**WORK INSTRUCTIONS**
Show each line from the listing that includes the word "fill".

**ENTRIES SUPPLIED**
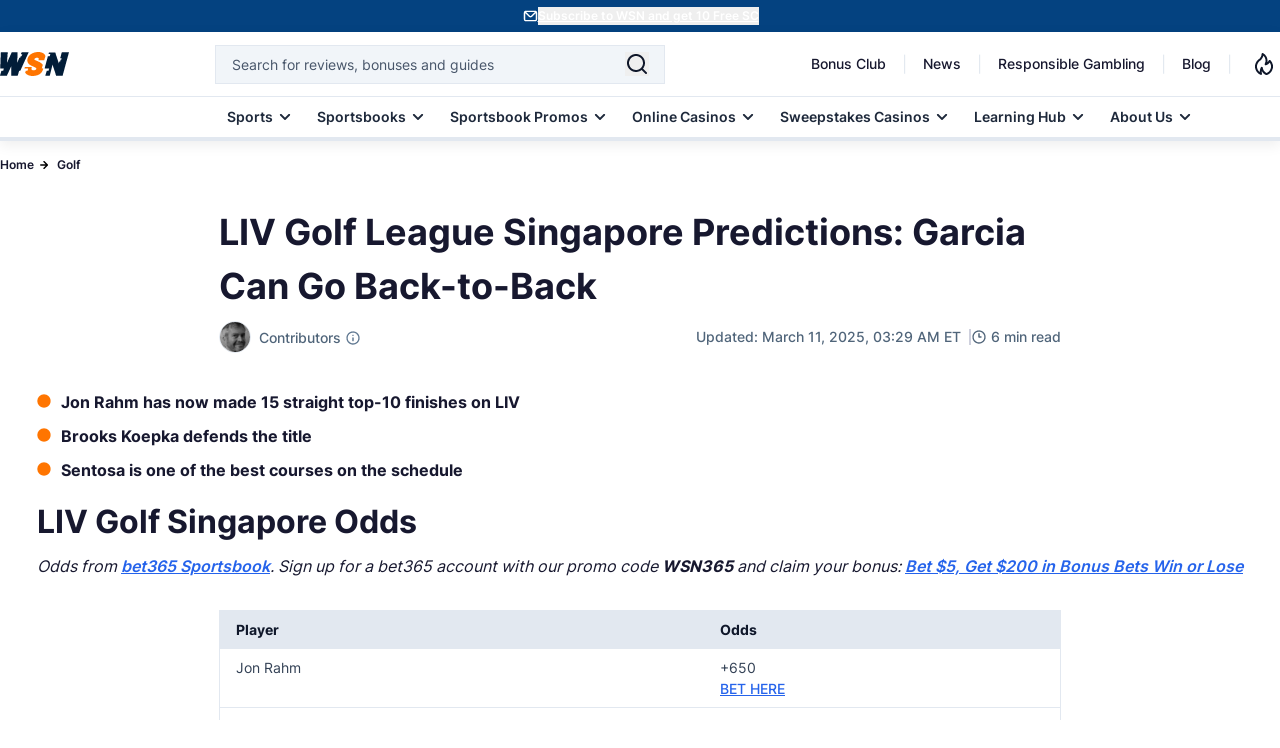

--- FILE ---
content_type: image/svg+xml
request_url: https://www.wsn.com/images/vector.svg
body_size: -177
content:
<svg width="14" height="14" viewBox="0 0 14 14" fill="none" xmlns="http://www.w3.org/2000/svg">
<path d="M6.99967 13.6666C10.6816 13.6666 13.6663 10.6818 13.6663 6.99992C13.6663 3.31802 10.6816 0.333252 6.99967 0.333252C3.31778 0.333252 0.333008 3.31802 0.333008 6.99992C0.333008 10.6818 3.31778 13.6666 6.99967 13.6666Z" fill="#FF7500"/>
</svg>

**SOLVED EXERCISE**
<svg width="14" height="14" viewBox="0 0 14 14" fill="none" xmlns="http://www.w3.org/2000/svg">
<path d="M6.99967 13.6666C10.6816 13.6666 13.6663 10.6818 13.6663 6.99992C13.6663 3.31802 10.6816 0.333252 6.99967 0.333252C3.31778 0.333252 0.333008 3.31802 0.333008 6.99992C0.333008 10.6818 3.31778 13.6666 6.99967 13.6666Z" fill="#FF7500"/>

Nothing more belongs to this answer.